▶ [Passage provided]
============================================================

FIG. 5 is a data flow diagram illustrating the construction of a Laplacian pyramid, according to an embodiment.

FIG. 6 is a flow chart illustrating the reduction process, according to an embodiment.

FIG. 7 a flow chart illustrating the expansion process, according to an embodiment.

FIG. 8 is a data flow diagram illustrating the Laplacian pyramid reconstruction process, according to an embodiment.

FIG. 9 is a block diagram illustrating a software or firmware implementation of an embodiment.

In the drawings, the leftmost digit(s) of a reference number identifies the drawing in which the reference number first appears.

DETAILED DESCRIPTION

An embodiment is now described with reference to the figures, where like reference numbers indicate identical or functionally similar elements. Also in the figures, the leftmost digit of each reference number corresponds to the figure in which the reference number is first used. While specific configurations and arrangements are discussed, it should be understood that this is done for illustrative purposes only. A person skilled in the relevant art will recognize that other configurations and arrangements can be used without departing from the spirit and scope of the description. It will be apparent to a person skilled in the relevant art that this can also be employed in a variety of other systems and applications other than what is described herein.
Disclosed herein are methods and systems to create an image in which objects at different focal depths may all appear to be in focus. In an embodiment, all objects in the scene may appear in focus. Non-stationary cameras may be accommodated, so that variations in the scene resulting from jitter or other motion may be tolerated. An image alignment process may be used, and the aligned images may be blended using a process that may be implemented using logic that has relatively limited performance capability. The blending process may take a set of aligned input images and convert each image into a Laplacian pyramid (LP). The LP for an image is a data structure that includes several processed versions of the image, each version being of a different size. The set of aligned images may therefore be converted into a set of LPs. The LPs may be combined into a composite LP, which then undergoes Laplacian pyramid reconstruction (LPR). The output of the LPR process is the final blended image.
Overall processing is illustrated in FIG. 1, according to an embodiment. At 110, two or more images may be aligned. At 120, the aligned images may be blended. Embodiments of both 110 and 120 are described in greater detail below.

============================================================

▶ [Provided material]

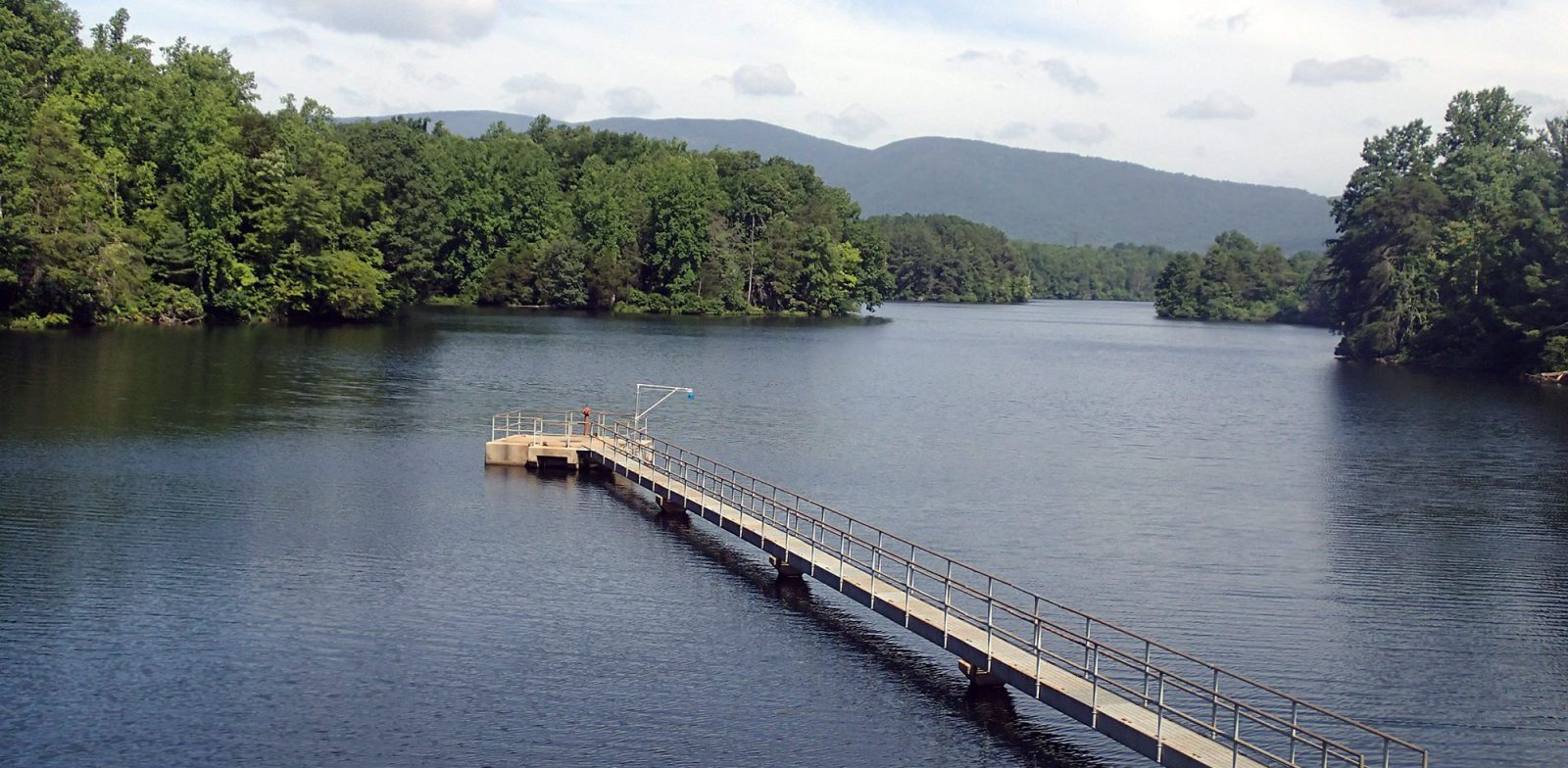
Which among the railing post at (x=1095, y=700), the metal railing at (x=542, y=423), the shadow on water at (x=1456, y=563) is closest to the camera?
the railing post at (x=1095, y=700)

============================================================

Pick up the patent description of blending images taken at different focal depths and keep writing from its last sentence.

A process for estimation of camera rotation and resulting image alignment is illustrated in FIG. 2, according to an embodiment. Note that other alignment models are possible such as an affine model. At 210, a Gaussian multi-resolution representation (MRR) of the gray level representation of an input image may be calculated. Conceptually, such a representation may be viewed as a pyramid structure, wherein a first representation or pyramid layer may be a relatively coarse representation of the image, and each succeeding representation may be a finer representation of the image relative to the previous representation. This multi-resolution representation of an image may allow for a coarse-to-fine estimation strategy. In an embodiment, this multi-resolution representation of the input image may be computed using a binomial B₂filter (¼, ½, ¼) for purposes of computational efficiency.
In the embodiment of FIG. 2, the sequence 220 through 240 may be performed for each level of the pyramid, beginning at the coarsest level. Generally, the process may be based on a gradient constraint, which assumes that the intensities between two images being aligned (or registered) are displaced on a pixel by pixel basis, while their intensity values are conserved. The gradient constraint may be stated as
d _x(p)I _x(p)+d _y(p)I _y(p)+ΔI(p)=0 (1)
where I represents image intensity, d represents displacement, and ΔI(p)=I₂(p)−I₁(p), where I₂(p) and I₁(p) are the image intensities at pixel p.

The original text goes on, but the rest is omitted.